Celiac Disease is an autoimmune disorder that affects nearly one in every hundred people in the United States. Many people, 97%, remain undiagnosed and untreated. These people may consult doctors who prescribe drugs, diets or therapies for some of the symptoms that may work for a while. In the US today, the average length of time a person has Celiac Disease before it is diagnosed is nine years. Most people are diagnosed in their 40’s through ’60s.

Celiac Disease is a reaction to gluten in food. Gluten is in all wheat foods and many other grains as well. In addition, gluten is present in manly food additives. Also grains that do not have gluten may be contaminated by being grown close to wheat. Other foods may be contaminated by being processed by equipment that is used in processing gluten-containing grain or on surfaces and utensils at home or in restaurants.

People with celiac vary between having strong symptoms or none at all. The most common symptoms experienced are: gastrointestinal, such as bloating, cramping, stomach pain, and diarrhea; fatigue, irritability, headaches, joint pain, anemia, weak bones, and itchy skin. Severe symptoms can be vitamin deficiencies and “failure to thrive”. Symptoms can come and go. Flare ups can occur and then subside.

If left undiagnosed and untreated, people with celiac can develop bone loss, resulting in osteoarthritis, malignancies, peripheral neuropathies (numb or tingling hands or feet), tooth enamel defects, underactive spleen, and infertility.

People with celiac are more likely to develop another autoimmune disease, such as Sjogen syndrome, Type 1 diabetes, thyroid disease, dermatitis (intensely itchy skin) or alopecia areata (hair loss).

A common myth is that a person with celiac as a child outgrows it as they mature. They may outgrow the symptoms or develop other symptoms that are diagnosed as other conditions. Celiac is a lifelong illness.

Celiac Disease can vary from severe to classic to mild to asymptomatic or “silent”. People with the usual symptoms involving gastrointestinal problems likely have inflammation and flat or atrophied villa in the intestive or upper part of the GI tract. This may result in malabsorption of a single nutrient such as iron or calcium, which can lead to anemia, osteopenia or osteoporosis. Some people with “silent” celiac have very mild symptoms that they ignore for years, recognizing them only after diagnosis.

Four main categories of symptoms and complications exist. They are intestinal problems, malabsorption problems, inflammatory reactions and autoimmune disease, and malignancies.

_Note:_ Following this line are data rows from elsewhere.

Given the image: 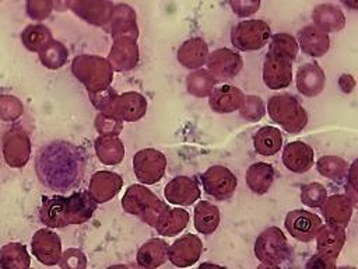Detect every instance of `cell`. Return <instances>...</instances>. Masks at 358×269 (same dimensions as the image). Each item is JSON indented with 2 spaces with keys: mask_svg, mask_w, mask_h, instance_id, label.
<instances>
[{
  "mask_svg": "<svg viewBox=\"0 0 358 269\" xmlns=\"http://www.w3.org/2000/svg\"><path fill=\"white\" fill-rule=\"evenodd\" d=\"M85 158L80 147L64 140L45 144L35 157V171L41 184L57 192L76 188L84 175Z\"/></svg>",
  "mask_w": 358,
  "mask_h": 269,
  "instance_id": "cell-1",
  "label": "cell"
},
{
  "mask_svg": "<svg viewBox=\"0 0 358 269\" xmlns=\"http://www.w3.org/2000/svg\"><path fill=\"white\" fill-rule=\"evenodd\" d=\"M122 207L126 213L140 217L154 228L171 209L168 203L162 202L151 189L141 184H133L126 189L122 198Z\"/></svg>",
  "mask_w": 358,
  "mask_h": 269,
  "instance_id": "cell-2",
  "label": "cell"
},
{
  "mask_svg": "<svg viewBox=\"0 0 358 269\" xmlns=\"http://www.w3.org/2000/svg\"><path fill=\"white\" fill-rule=\"evenodd\" d=\"M71 71L84 84L88 95L96 94L110 87L113 70L108 59L98 55H80L71 63Z\"/></svg>",
  "mask_w": 358,
  "mask_h": 269,
  "instance_id": "cell-3",
  "label": "cell"
},
{
  "mask_svg": "<svg viewBox=\"0 0 358 269\" xmlns=\"http://www.w3.org/2000/svg\"><path fill=\"white\" fill-rule=\"evenodd\" d=\"M267 112L273 122L288 133L296 134L308 123V113L299 101L291 94H275L267 102Z\"/></svg>",
  "mask_w": 358,
  "mask_h": 269,
  "instance_id": "cell-4",
  "label": "cell"
},
{
  "mask_svg": "<svg viewBox=\"0 0 358 269\" xmlns=\"http://www.w3.org/2000/svg\"><path fill=\"white\" fill-rule=\"evenodd\" d=\"M255 255L262 263L284 262L289 255V245L282 230L275 226L263 230L255 241Z\"/></svg>",
  "mask_w": 358,
  "mask_h": 269,
  "instance_id": "cell-5",
  "label": "cell"
},
{
  "mask_svg": "<svg viewBox=\"0 0 358 269\" xmlns=\"http://www.w3.org/2000/svg\"><path fill=\"white\" fill-rule=\"evenodd\" d=\"M270 36L271 28L264 20H243L231 31L232 45L242 52L262 49Z\"/></svg>",
  "mask_w": 358,
  "mask_h": 269,
  "instance_id": "cell-6",
  "label": "cell"
},
{
  "mask_svg": "<svg viewBox=\"0 0 358 269\" xmlns=\"http://www.w3.org/2000/svg\"><path fill=\"white\" fill-rule=\"evenodd\" d=\"M166 168V157L155 149L138 150L133 157V171L136 178L145 185L157 184L162 179Z\"/></svg>",
  "mask_w": 358,
  "mask_h": 269,
  "instance_id": "cell-7",
  "label": "cell"
},
{
  "mask_svg": "<svg viewBox=\"0 0 358 269\" xmlns=\"http://www.w3.org/2000/svg\"><path fill=\"white\" fill-rule=\"evenodd\" d=\"M200 179L204 192L218 200L229 199L238 185L235 174L224 165H211L201 174Z\"/></svg>",
  "mask_w": 358,
  "mask_h": 269,
  "instance_id": "cell-8",
  "label": "cell"
},
{
  "mask_svg": "<svg viewBox=\"0 0 358 269\" xmlns=\"http://www.w3.org/2000/svg\"><path fill=\"white\" fill-rule=\"evenodd\" d=\"M284 226L292 238L302 242H309L316 238L323 223L317 214L310 213L309 210L296 209L288 212Z\"/></svg>",
  "mask_w": 358,
  "mask_h": 269,
  "instance_id": "cell-9",
  "label": "cell"
},
{
  "mask_svg": "<svg viewBox=\"0 0 358 269\" xmlns=\"http://www.w3.org/2000/svg\"><path fill=\"white\" fill-rule=\"evenodd\" d=\"M147 112V99L144 95L136 91H127L117 94L112 101L106 113L124 122L140 120Z\"/></svg>",
  "mask_w": 358,
  "mask_h": 269,
  "instance_id": "cell-10",
  "label": "cell"
},
{
  "mask_svg": "<svg viewBox=\"0 0 358 269\" xmlns=\"http://www.w3.org/2000/svg\"><path fill=\"white\" fill-rule=\"evenodd\" d=\"M31 154V142L28 134L20 129L13 127L3 137V156L4 161L14 168L24 167Z\"/></svg>",
  "mask_w": 358,
  "mask_h": 269,
  "instance_id": "cell-11",
  "label": "cell"
},
{
  "mask_svg": "<svg viewBox=\"0 0 358 269\" xmlns=\"http://www.w3.org/2000/svg\"><path fill=\"white\" fill-rule=\"evenodd\" d=\"M203 242L194 234H185L179 237L168 249V259L178 268L193 266L201 256Z\"/></svg>",
  "mask_w": 358,
  "mask_h": 269,
  "instance_id": "cell-12",
  "label": "cell"
},
{
  "mask_svg": "<svg viewBox=\"0 0 358 269\" xmlns=\"http://www.w3.org/2000/svg\"><path fill=\"white\" fill-rule=\"evenodd\" d=\"M206 63L208 71L215 77L217 81L234 78L243 66L241 55L228 48H220L213 53H208Z\"/></svg>",
  "mask_w": 358,
  "mask_h": 269,
  "instance_id": "cell-13",
  "label": "cell"
},
{
  "mask_svg": "<svg viewBox=\"0 0 358 269\" xmlns=\"http://www.w3.org/2000/svg\"><path fill=\"white\" fill-rule=\"evenodd\" d=\"M31 249L41 263L46 266H53L59 263V259L62 256L60 237L49 228H41L32 237Z\"/></svg>",
  "mask_w": 358,
  "mask_h": 269,
  "instance_id": "cell-14",
  "label": "cell"
},
{
  "mask_svg": "<svg viewBox=\"0 0 358 269\" xmlns=\"http://www.w3.org/2000/svg\"><path fill=\"white\" fill-rule=\"evenodd\" d=\"M292 62L267 52L263 62V83L270 90H282L291 84Z\"/></svg>",
  "mask_w": 358,
  "mask_h": 269,
  "instance_id": "cell-15",
  "label": "cell"
},
{
  "mask_svg": "<svg viewBox=\"0 0 358 269\" xmlns=\"http://www.w3.org/2000/svg\"><path fill=\"white\" fill-rule=\"evenodd\" d=\"M123 179L112 171H96L92 174L88 185V195L98 203H105L113 199L122 189Z\"/></svg>",
  "mask_w": 358,
  "mask_h": 269,
  "instance_id": "cell-16",
  "label": "cell"
},
{
  "mask_svg": "<svg viewBox=\"0 0 358 269\" xmlns=\"http://www.w3.org/2000/svg\"><path fill=\"white\" fill-rule=\"evenodd\" d=\"M108 62L110 63L113 71H127L134 69L138 63L137 41L129 36L115 38Z\"/></svg>",
  "mask_w": 358,
  "mask_h": 269,
  "instance_id": "cell-17",
  "label": "cell"
},
{
  "mask_svg": "<svg viewBox=\"0 0 358 269\" xmlns=\"http://www.w3.org/2000/svg\"><path fill=\"white\" fill-rule=\"evenodd\" d=\"M164 195L168 203L179 205V206H190L200 198L201 191L196 179L190 177L179 175L171 179L165 185Z\"/></svg>",
  "mask_w": 358,
  "mask_h": 269,
  "instance_id": "cell-18",
  "label": "cell"
},
{
  "mask_svg": "<svg viewBox=\"0 0 358 269\" xmlns=\"http://www.w3.org/2000/svg\"><path fill=\"white\" fill-rule=\"evenodd\" d=\"M71 10L74 14L85 20L88 24L106 27L113 15L115 4L106 0L94 1V0H78L70 3Z\"/></svg>",
  "mask_w": 358,
  "mask_h": 269,
  "instance_id": "cell-19",
  "label": "cell"
},
{
  "mask_svg": "<svg viewBox=\"0 0 358 269\" xmlns=\"http://www.w3.org/2000/svg\"><path fill=\"white\" fill-rule=\"evenodd\" d=\"M327 226L345 228L351 220L354 205L347 195H331L320 206Z\"/></svg>",
  "mask_w": 358,
  "mask_h": 269,
  "instance_id": "cell-20",
  "label": "cell"
},
{
  "mask_svg": "<svg viewBox=\"0 0 358 269\" xmlns=\"http://www.w3.org/2000/svg\"><path fill=\"white\" fill-rule=\"evenodd\" d=\"M313 149L301 140L289 142L282 150V164L287 170L295 174H303L309 171L313 165Z\"/></svg>",
  "mask_w": 358,
  "mask_h": 269,
  "instance_id": "cell-21",
  "label": "cell"
},
{
  "mask_svg": "<svg viewBox=\"0 0 358 269\" xmlns=\"http://www.w3.org/2000/svg\"><path fill=\"white\" fill-rule=\"evenodd\" d=\"M105 29L115 38L129 36L137 39L138 28L136 24V11L129 4H115L113 15Z\"/></svg>",
  "mask_w": 358,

Two methods are used to diagnose Celiac Disease:

  1. Blood tests for four different antibodies. The antibodies are IgA endomysial antibodies (EMA), IgA tissue tranglutaminase (tTG), IgG tissue transglutaminase, and total IgA antibodies.These tests are very specific and sensitive, which means that there are few false positives (false positive: the test says yes but you don’t have the disease) and few false negatives (the test says no but you have the disease).The advantage of the blood tests is they are easy to use and noninvasive. They are often done first to see if there is a need for a a biopsy.
  2. Endoscopy and intestinal biopsy provide the most definitive diagnosis, but it is more complicated, takes more preparation and an anesthetic, an is uncomfortable. Before the procedure is done, the patient fasts for eight hours. Then an IV is put in for sedation and a local anesthetic spray is used to control the gag reflux. The procedure takes 10 to 20 minutes. During the procedure the doctor views the larynx, the esophagus, the stomach and the duodenum and takes a biopsy of the intestine. The procedure is uncomfortable but it is painless because the lining of the intestive has no pain fibers.A positive biopsy is considered the gold standart for diagnosing Celiac Disease. It is more conclusive than a positive antibody test. People worry about subjecting themselves or their children to this invasive procedure, but it results in a certain diagnosis.
  3. Other possible tests are gluten challenge, blood dot test, fecal test, saliva test and breath test, but these are not as conclusive as an antibody test and a biopsy.


It is important to get a solid diagnosis because treatment for people with Celiac Disease is a strict diet of avoiding all foods with gluten or gluten contamination for the rest of their lives. People who are unsure of their diagnosis will have a hard time following such a stringent regimen. If there is any question about the diagnosis and the diet isn’t maintained, Celiac Disease can lead to serious health complications.